== How to complete this task ==
Find the word "marking" in the records below. List each line containing it.

Collected data
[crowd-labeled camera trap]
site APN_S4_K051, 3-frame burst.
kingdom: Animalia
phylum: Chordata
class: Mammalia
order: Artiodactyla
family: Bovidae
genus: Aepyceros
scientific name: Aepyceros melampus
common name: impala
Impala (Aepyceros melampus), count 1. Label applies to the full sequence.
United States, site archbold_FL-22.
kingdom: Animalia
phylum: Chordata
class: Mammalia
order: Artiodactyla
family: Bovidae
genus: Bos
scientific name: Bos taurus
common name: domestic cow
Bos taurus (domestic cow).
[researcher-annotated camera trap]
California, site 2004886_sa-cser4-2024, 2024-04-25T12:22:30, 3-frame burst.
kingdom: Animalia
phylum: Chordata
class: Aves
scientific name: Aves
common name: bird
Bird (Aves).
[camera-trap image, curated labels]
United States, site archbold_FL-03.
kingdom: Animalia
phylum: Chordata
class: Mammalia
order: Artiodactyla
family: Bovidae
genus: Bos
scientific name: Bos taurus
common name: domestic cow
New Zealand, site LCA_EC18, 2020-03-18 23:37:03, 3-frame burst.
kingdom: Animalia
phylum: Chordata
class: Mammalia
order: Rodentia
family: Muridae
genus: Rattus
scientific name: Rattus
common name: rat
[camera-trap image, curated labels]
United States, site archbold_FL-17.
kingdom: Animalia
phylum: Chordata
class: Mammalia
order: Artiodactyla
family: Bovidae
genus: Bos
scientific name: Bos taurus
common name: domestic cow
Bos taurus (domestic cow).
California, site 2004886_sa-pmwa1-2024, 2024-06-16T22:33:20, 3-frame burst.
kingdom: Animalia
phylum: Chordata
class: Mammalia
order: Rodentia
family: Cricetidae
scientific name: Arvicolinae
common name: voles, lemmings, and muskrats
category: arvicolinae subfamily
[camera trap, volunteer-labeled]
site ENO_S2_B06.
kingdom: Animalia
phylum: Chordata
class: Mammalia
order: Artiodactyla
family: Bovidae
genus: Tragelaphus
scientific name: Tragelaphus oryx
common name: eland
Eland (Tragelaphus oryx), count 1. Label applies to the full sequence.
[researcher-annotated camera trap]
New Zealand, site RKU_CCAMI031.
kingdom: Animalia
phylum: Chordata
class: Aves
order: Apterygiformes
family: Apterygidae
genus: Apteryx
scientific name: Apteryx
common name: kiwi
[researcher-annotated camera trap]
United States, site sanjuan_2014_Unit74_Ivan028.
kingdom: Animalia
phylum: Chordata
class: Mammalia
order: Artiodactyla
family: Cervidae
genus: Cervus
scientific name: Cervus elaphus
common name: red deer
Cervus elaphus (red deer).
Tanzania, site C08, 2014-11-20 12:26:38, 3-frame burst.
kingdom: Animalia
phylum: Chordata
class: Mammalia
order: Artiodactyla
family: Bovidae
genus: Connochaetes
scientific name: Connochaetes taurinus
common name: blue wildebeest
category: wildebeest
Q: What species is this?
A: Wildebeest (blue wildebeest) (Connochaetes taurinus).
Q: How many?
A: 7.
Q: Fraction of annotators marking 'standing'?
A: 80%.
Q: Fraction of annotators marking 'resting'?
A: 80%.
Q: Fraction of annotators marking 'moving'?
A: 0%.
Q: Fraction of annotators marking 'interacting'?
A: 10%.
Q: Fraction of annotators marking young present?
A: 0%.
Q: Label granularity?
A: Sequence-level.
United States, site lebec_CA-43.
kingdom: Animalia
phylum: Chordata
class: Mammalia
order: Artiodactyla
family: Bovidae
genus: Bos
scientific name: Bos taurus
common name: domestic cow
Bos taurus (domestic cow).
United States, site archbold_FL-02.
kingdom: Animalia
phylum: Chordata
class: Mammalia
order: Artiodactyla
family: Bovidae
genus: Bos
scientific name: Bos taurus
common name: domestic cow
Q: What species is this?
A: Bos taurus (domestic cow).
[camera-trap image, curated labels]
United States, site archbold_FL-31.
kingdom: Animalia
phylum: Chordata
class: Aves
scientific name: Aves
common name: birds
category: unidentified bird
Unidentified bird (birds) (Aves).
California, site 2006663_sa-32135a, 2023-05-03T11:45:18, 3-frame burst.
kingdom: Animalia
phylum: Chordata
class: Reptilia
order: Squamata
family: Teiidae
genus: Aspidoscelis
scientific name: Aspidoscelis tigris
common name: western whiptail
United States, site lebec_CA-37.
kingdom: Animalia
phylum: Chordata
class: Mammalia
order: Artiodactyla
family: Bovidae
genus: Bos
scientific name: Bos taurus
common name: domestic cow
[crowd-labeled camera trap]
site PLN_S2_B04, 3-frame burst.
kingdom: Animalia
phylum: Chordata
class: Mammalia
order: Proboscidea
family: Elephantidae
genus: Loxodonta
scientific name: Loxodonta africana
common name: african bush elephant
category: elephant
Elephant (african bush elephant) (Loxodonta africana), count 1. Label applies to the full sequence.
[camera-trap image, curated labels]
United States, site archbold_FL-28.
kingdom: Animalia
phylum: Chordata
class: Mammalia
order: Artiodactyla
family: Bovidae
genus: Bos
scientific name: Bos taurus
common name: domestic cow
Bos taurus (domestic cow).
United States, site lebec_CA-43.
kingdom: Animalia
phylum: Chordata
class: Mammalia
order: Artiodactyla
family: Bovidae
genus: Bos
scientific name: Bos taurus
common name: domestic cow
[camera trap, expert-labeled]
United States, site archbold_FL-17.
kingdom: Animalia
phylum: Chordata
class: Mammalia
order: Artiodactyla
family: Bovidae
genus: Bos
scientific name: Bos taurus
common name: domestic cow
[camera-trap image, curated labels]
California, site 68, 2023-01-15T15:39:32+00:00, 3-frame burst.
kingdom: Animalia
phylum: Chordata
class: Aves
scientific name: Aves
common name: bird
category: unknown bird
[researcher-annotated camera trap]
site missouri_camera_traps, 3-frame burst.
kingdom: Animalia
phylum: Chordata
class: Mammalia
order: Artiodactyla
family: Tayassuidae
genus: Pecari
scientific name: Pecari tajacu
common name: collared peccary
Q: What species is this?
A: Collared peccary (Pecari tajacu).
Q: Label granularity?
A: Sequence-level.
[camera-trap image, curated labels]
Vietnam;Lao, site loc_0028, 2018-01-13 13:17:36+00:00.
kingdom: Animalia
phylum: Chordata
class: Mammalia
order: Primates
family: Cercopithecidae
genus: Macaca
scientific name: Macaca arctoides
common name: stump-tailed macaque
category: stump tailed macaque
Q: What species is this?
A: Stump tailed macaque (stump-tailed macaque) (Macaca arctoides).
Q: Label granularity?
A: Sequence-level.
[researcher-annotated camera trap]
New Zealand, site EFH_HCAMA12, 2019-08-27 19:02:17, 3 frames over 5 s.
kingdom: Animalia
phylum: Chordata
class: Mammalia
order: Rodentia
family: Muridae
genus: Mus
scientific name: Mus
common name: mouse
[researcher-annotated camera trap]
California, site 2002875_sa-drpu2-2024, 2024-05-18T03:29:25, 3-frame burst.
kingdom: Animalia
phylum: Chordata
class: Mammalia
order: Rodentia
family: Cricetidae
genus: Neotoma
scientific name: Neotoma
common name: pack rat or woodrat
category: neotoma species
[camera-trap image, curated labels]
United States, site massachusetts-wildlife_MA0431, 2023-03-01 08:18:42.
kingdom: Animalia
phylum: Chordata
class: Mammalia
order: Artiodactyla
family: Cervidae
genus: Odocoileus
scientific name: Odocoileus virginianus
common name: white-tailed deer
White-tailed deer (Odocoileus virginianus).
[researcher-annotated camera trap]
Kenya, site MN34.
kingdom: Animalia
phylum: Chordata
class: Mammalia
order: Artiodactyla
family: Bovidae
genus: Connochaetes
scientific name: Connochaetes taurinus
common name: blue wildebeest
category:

== Output ==
Q: Fraction of annotators marking 'standing'?
Q: Fraction of annotators marking 'resting'?
Q: Fraction of annotators marking 'moving'?
Q: Fraction of annotators marking 'interacting'?
Q: Fraction of annotators marking young present?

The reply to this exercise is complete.